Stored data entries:
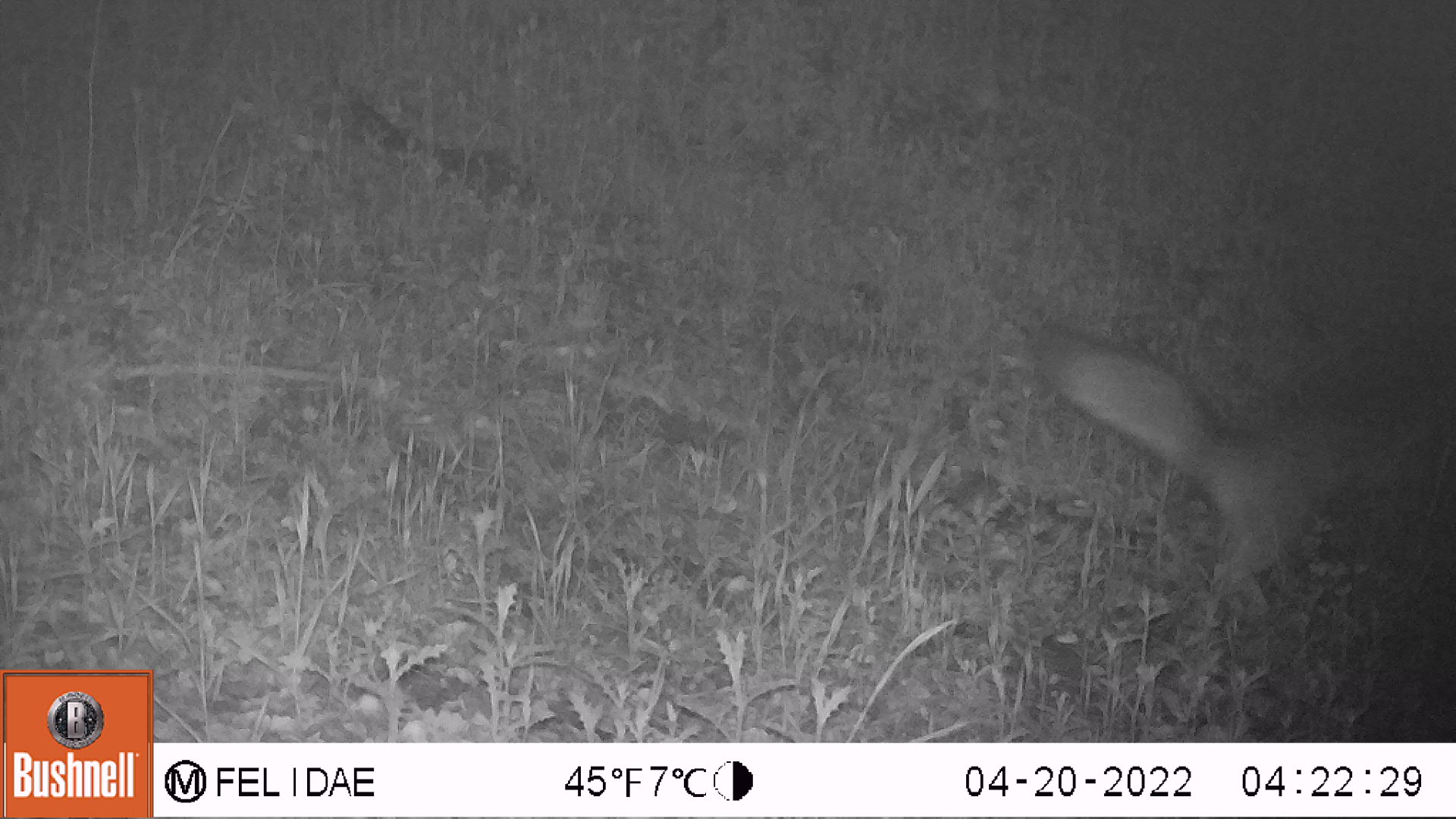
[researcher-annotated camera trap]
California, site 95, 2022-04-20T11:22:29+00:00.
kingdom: Animalia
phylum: Chordata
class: Mammalia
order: Carnivora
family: Canidae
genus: Urocyon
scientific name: Urocyon cinereoargenteus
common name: gray fox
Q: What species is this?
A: Gray fox (Urocyon cinereoargenteus).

### [Aim of the exercise]
The result should be all the records, retyped exactly, with no pictures among them.

### [Answer space]
[researcher-annotated camera trap]
California, site 95, 2022-04-20T11:22:29+00:00.
kingdom: Animalia
phylum: Chordata
class: Mammalia
order: Carnivora
family: Canidae
genus: Urocyon
scientific name: Urocyon cinereoargenteus
common name: gray fox
Q: What species is this?
A: Gray fox (Urocyon cinereoargenteus).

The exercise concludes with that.